SEC Staff Compares IFRSs With U.S. GAAP and Analyzes IFRSs in Practice
The staff published two papers on November 16, 2011:
- A Comparison of U.S. GAAP and IFRS — The SEC staff reviewed 29 U.S. GAAP Accounting Standards Codification (ASC) topics and compared them with corresponding guidance in IFRSs, as applicable, focusing on the more significant differences between the two sets of standards.
- Analysis of IFRS in Practice — The SEC staff analyzed a selection of annual IFRS consolidated financial statements of both SEC registrants and nonregistrants. The staff also identified topics frequently commented on by the SEC’s Division of Corporation Finance in its reviews of the SEC filings of foreign private issuers that prepare their financial statements in accordance with IFRSs.
In comparing U.S. GAAP and IFRSs, the staff focused on identifying differences because similar requirements under the two sets of standards were presumed to be “of sufficiently high quality.” One fundamental difference noted was that IFRSs contain “broad principles to account for transactions across industries, with limited specific guidance and stated exceptions to the general guidance,” whereas U.S. GAAP requirements are often more detailed and specific. Thus, many of the standards’ differences are related to industry or transaction-specific guidance that is contained in U.S. GAAP but not in IFRSs. The staff noted that the existence of specific guidance under U.S. GAAP may contribute to consistency in application within a particular industry but not always across industries, whereas the reliance on broad principles under IFRSs may help promote broader consistency across industries.
In analyzing IFRS in practice, the staff analyzed the most recent annual consolidated financial statements of 183 companies that report under IFRSs.

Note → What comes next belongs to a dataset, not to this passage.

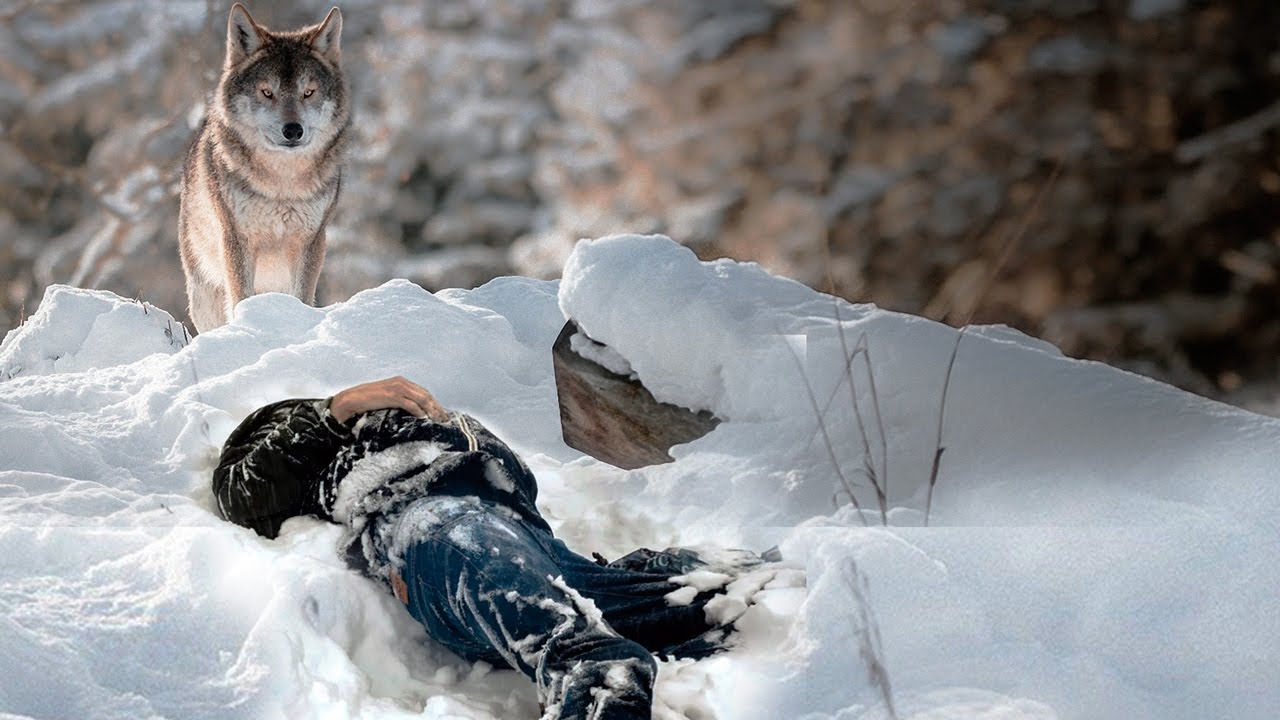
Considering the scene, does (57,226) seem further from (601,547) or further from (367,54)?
(601,547)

The staff’s analysis focused on compliance with measurement and recognition requirements of IFRSs, transparency and clarity of disclosures, and the comparability of financial statements. The staff found that financial statements of the companies included in the analysis “generally appeared to comply with IFRS requirements.” However, they noted that the disclosures could be more transparent and clear. In particular, some companies did not provide relevant accounting policy disclosures or, when such disclosures were given, they were not sufficiently detailed or clear (e.g., disclosures about the nature of significant company transactions). Some companies also used terms that were “inconsistent with the terminology in the applicable [IFRSs].” The staff noted that in certain cases, “the disclosures (or lack thereof) also raised questions as to whether the company’s accounting complied with [IFRSs].”
Next Steps
The final SEC staff report should be publicly released in the second quarter of 2012 followed by the SEC staff recommendation to the Commission in the third quarter of 2012.